Athletes with Disabilities in the Olympic Games

 In Miscellaneous

People connect athletes with disabilities with Special Olympics, Paralympics or Deaflympics. Few know that at least 21 people with disabilities have competed in the Olympic Games, beginning in 1904 with George Eyser, an American gymnast who won three gold medals even though he lost his leg as a child in a train accident. Since then, many of these special athletes have been either vision, hearing or speech impaired, or single or double amputees. However, a few stand out as being even more inspirational because their athletic achievements seem impossible. For example, Lis Hartel, a Hungarian equestrian athlete, won silver medals at the 1952 and 1956 summer Olympics in Dressage even though she was paralyzed below the knees as a result of polio.

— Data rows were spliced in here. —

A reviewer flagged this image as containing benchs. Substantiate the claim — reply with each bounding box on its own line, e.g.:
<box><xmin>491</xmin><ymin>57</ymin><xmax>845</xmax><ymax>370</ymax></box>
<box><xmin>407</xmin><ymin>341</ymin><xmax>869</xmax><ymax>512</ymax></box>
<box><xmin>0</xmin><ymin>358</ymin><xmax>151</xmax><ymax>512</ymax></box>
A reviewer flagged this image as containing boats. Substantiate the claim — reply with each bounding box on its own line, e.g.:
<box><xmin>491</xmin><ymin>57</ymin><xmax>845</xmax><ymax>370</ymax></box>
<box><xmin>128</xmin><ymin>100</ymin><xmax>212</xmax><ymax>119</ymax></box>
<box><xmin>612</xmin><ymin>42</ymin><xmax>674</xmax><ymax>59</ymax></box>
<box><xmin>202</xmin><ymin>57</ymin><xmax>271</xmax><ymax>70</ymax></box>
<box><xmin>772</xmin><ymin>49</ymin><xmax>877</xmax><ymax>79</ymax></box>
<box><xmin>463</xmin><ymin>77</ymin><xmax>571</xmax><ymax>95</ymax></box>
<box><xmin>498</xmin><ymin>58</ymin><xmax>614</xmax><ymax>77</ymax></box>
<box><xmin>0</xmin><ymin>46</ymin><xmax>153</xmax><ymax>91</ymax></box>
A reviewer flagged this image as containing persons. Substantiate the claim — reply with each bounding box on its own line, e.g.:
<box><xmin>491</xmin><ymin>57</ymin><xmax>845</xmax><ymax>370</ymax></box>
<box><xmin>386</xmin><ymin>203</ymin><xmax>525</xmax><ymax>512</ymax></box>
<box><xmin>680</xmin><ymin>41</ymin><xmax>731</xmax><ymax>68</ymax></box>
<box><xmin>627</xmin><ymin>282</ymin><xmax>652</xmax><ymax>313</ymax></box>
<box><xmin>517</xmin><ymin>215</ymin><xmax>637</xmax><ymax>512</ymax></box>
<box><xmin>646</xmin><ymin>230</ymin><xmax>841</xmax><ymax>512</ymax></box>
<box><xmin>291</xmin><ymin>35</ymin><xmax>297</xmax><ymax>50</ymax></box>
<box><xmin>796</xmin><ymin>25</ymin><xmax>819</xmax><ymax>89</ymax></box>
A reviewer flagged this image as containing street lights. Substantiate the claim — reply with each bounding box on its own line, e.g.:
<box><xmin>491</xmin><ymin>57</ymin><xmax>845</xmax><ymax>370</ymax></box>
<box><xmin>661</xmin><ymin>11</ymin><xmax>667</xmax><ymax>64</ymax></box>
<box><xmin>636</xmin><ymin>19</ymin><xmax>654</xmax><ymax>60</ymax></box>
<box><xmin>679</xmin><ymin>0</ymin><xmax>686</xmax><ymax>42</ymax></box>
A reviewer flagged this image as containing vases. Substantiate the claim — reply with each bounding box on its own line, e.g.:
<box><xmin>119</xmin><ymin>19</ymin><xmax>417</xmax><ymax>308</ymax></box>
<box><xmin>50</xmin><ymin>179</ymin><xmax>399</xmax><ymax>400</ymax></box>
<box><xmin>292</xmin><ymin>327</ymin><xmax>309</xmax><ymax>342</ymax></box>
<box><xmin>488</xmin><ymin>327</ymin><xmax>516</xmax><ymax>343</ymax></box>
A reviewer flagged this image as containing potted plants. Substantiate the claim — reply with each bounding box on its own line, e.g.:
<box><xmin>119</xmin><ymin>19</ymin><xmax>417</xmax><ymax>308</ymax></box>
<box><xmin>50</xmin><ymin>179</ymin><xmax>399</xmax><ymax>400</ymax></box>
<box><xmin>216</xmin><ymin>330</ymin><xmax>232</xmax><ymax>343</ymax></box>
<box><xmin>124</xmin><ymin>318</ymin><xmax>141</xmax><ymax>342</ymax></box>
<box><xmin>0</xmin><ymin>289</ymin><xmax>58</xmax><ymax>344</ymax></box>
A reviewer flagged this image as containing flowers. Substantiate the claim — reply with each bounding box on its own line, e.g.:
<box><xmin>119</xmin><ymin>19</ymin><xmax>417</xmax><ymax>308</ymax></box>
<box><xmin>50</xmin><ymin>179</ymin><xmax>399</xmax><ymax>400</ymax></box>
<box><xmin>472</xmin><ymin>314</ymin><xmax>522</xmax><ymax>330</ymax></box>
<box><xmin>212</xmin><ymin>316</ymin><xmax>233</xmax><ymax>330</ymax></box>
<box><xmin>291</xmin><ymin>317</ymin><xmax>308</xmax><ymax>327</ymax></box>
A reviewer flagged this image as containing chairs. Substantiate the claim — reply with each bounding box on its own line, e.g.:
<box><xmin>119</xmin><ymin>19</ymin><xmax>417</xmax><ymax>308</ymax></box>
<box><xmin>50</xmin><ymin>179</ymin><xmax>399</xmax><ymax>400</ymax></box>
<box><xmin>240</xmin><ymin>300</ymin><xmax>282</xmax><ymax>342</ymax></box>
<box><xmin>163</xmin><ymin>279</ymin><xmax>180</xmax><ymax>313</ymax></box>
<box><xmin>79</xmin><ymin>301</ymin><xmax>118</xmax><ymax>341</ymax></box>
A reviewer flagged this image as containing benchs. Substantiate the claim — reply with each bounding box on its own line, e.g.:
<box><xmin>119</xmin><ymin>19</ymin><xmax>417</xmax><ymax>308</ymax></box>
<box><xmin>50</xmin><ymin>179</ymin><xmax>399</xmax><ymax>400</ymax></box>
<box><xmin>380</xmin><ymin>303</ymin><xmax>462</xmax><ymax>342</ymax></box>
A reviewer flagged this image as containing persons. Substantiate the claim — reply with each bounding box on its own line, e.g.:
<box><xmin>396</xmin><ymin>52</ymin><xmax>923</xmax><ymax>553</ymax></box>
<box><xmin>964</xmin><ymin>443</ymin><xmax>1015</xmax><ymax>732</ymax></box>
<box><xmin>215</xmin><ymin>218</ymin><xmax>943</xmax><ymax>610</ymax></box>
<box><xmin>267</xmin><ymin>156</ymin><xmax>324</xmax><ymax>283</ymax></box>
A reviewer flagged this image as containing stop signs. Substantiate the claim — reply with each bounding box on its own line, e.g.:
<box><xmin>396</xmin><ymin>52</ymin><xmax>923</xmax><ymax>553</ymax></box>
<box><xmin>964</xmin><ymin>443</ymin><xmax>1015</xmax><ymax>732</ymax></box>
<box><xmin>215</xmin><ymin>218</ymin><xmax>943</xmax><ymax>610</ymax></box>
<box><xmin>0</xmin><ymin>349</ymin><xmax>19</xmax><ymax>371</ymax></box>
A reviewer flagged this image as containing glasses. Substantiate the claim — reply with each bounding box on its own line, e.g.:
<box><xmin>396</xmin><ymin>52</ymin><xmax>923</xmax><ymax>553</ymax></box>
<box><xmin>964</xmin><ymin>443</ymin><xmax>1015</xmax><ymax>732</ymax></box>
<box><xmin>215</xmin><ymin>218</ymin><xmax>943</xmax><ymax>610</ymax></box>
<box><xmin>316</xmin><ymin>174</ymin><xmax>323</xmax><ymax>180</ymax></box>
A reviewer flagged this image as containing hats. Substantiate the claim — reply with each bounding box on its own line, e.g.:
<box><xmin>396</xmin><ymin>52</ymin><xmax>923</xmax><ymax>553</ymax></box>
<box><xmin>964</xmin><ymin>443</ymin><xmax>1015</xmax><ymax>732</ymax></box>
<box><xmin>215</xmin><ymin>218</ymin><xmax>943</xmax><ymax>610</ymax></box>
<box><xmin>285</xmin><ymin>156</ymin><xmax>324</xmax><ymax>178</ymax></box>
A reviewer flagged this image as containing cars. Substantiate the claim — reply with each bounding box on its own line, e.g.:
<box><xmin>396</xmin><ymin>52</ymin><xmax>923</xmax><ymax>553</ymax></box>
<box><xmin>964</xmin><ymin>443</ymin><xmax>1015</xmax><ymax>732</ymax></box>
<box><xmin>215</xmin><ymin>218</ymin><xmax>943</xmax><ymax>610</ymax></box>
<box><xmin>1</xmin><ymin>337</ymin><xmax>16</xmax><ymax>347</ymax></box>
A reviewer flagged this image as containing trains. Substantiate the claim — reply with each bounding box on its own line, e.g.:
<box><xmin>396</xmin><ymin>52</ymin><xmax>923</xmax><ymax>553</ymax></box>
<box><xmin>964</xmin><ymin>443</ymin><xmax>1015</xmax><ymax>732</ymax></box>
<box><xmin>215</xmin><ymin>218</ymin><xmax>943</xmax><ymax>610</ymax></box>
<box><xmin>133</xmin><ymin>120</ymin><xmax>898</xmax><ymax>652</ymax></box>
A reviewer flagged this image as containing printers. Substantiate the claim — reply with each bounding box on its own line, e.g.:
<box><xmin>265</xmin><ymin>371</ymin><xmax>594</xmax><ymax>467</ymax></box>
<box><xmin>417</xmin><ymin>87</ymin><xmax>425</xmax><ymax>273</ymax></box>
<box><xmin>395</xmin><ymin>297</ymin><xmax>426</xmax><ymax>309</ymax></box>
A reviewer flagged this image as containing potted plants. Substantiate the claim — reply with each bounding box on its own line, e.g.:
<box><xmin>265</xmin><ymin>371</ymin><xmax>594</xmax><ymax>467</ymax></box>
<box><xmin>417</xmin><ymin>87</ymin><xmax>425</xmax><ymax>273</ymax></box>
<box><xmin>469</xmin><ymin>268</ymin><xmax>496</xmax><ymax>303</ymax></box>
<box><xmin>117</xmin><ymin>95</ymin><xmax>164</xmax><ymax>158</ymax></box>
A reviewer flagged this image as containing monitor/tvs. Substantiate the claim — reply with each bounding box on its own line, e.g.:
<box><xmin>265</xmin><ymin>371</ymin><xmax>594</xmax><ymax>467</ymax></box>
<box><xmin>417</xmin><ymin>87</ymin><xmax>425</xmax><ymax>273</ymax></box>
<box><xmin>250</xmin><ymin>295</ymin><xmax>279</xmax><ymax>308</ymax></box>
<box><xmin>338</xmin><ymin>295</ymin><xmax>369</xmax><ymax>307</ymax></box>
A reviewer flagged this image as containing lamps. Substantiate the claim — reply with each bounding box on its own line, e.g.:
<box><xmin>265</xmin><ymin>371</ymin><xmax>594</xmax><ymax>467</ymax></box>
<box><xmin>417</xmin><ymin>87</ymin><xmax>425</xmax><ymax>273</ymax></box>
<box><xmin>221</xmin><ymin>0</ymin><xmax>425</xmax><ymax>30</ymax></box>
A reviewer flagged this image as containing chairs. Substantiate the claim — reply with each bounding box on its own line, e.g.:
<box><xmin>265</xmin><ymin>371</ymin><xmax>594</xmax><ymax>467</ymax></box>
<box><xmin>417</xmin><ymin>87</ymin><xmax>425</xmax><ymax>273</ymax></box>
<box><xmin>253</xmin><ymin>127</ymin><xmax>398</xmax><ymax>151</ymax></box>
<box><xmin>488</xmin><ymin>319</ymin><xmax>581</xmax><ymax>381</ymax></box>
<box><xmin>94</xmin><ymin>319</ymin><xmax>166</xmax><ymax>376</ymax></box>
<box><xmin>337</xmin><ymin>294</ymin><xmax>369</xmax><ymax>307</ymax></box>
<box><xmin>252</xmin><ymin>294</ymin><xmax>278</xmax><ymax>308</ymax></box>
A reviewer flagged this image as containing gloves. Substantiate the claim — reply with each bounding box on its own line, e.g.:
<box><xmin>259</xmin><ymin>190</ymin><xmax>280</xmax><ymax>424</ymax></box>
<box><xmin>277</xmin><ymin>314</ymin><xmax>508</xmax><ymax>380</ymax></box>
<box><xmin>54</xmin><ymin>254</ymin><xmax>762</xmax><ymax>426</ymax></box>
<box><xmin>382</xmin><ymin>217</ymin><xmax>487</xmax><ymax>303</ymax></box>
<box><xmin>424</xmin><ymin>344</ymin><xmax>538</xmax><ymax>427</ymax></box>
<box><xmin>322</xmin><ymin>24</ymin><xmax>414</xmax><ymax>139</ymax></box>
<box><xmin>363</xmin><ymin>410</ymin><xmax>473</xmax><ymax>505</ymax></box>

Not only did she require assistance on and off her horse, she couldn’t feel the horse below her knees.  Although dressage requires a set of complex, minute leg movements to communicate with the horse, Hartel managed these movements with only the use of her inner thigh muscles on top of an average 1400-1700 pound dressage horse. Another Olympian, South Korean archer Im Dong-Hyun, won Olympic gold in 2004 and 2008, and bronze in 2012, even though he is legally blind (20/200 vision in his left eye and 20/100 vision in his right eye).